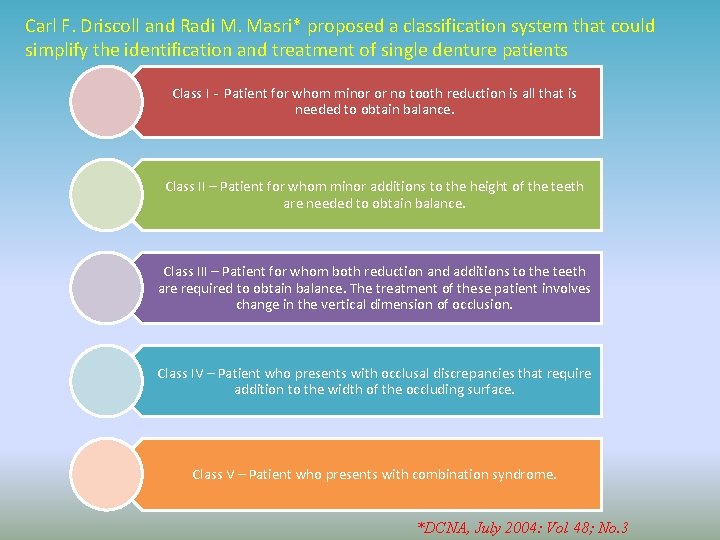 Carl F. Driscoll and Radi M. Masri* proposed a classification system that could simplify the identification and treatment of single denture patients

Class I - Patient for whom minor or no tooth reduction is all that is needed to obtain balance.

Class II – Patient for whom minor additions to the height of the teeth are needed to obtain balance.

Class III – Patient for whom both reduction and additions to the teeth are required to obtain balance. The treatment of these patient involves change in the vertical dimension of occlusion.

Class IV – Patient who presents with occlusal discrepancies that require addition to the width of the occluding surface.

Class V – Patient who presents with combination syndrome.

*DCNA, July 2004: Vol 48; No.3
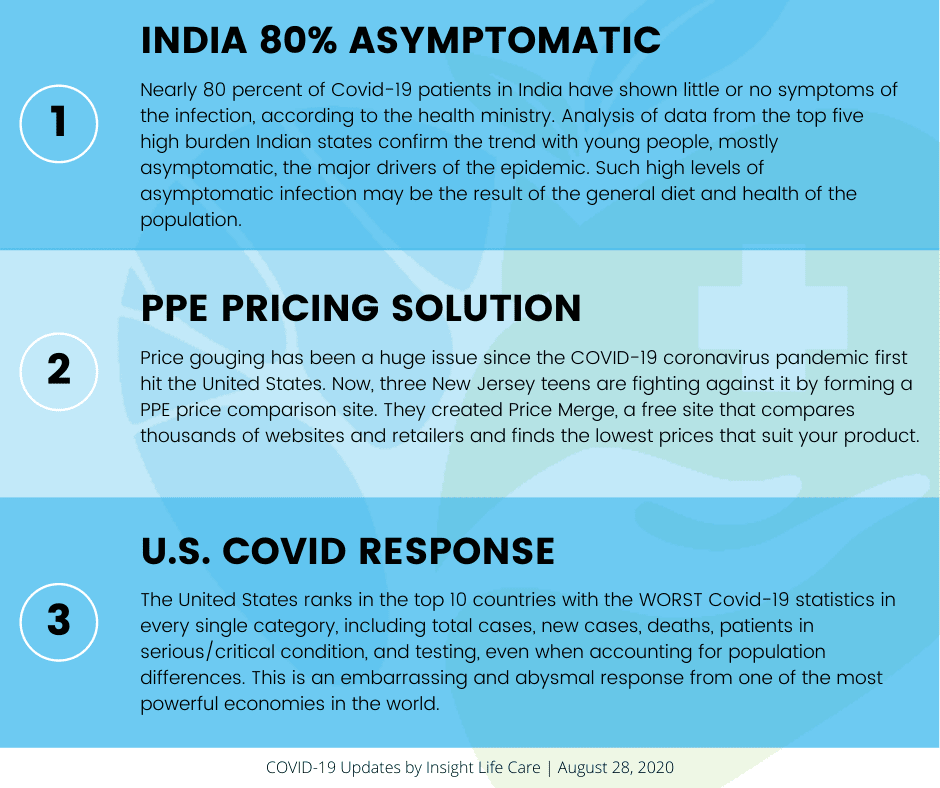 1

INDIA 80% ASYMPTOMATIC

Nearly 80 percent of Covid-19 patients in India have shown little or no symptoms of the infection, according to the health ministry. Analysis of data from the top five high burden Indian states confirm the trend with young people, mostly asymptomatic, the major drivers of the epidemic. Such high levels of asymptomatic infection may be the result of the general diet and health of the population.

2

PPE PRICING SOLUTION

Price gouging has been a huge issue since the COVID-19 coronavirus pandemic first hit the United States. Now, three New Jersey teens are fighting against it by forming a PPE price comparison site. They created Price Merge, a free site that compares thousands of websites and retailers and finds the lowest prices that suit your product.

3

U.S. COVID RESPONSE

The United States ranks in the top 10 countries with the WORST Covid-19 statistics in every single category, including total cases, new cases, deaths, patients in serious/critical condition, and testing, even when accounting for population differences. This is an embarrassing and abysmal response from one of the most powerful economies in the world.

COVID-19 Updates by Insight Life Care | August 28, 2020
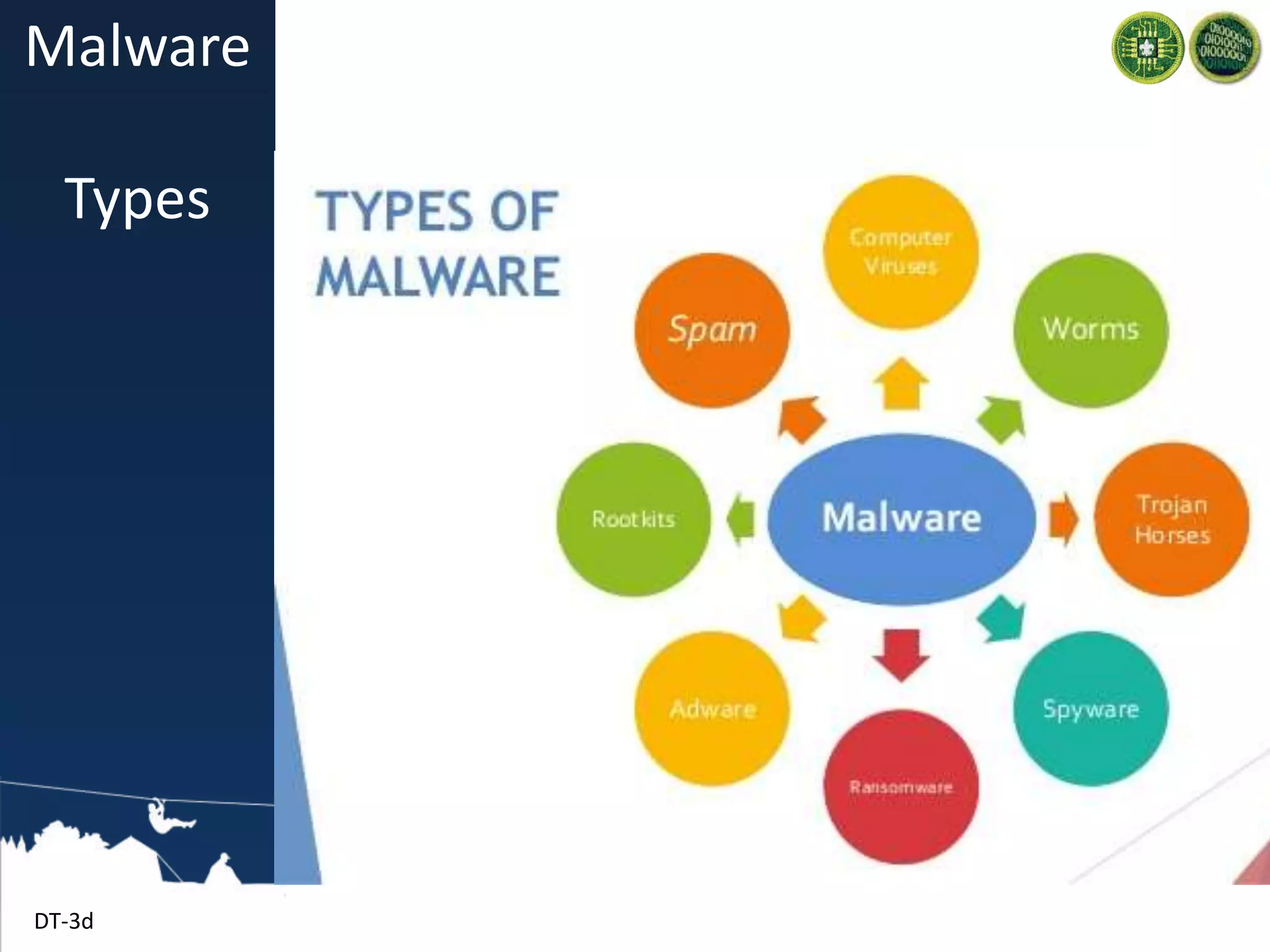 Malware

Types

TYPES OF MALWARE

Computer Viruses

Spam

Worms

Rootkits

Malware

Trojan Horses

Adware

Spyware

Ransomware

DT-3d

==========

Using the data above, repeat exactly the lines that begin at the line with "PPE PRICING SOLUTION" and end at the line with "The United States ranks", both ends included.

(Task solution):
PPE PRICING SOLUTION

Price gouging has been a huge issue since the COVID-19 coronavirus pandemic first hit the United States. Now, three New Jersey teens are fighting against it by forming a PPE price comparison site. They created Price Merge, a free site that compares thousands of websites and retailers and finds the lowest prices that suit your product.

3

U.S. COVID RESPONSE

The United States ranks in the top 10 countries with the WORST Covid-19 statistics in every single category, including total cases, new cases, deaths, patients in serious/critical condition, and testing, even when accounting for population differences. This is an embarrassing and abysmal response from one of the most powerful economies in the world.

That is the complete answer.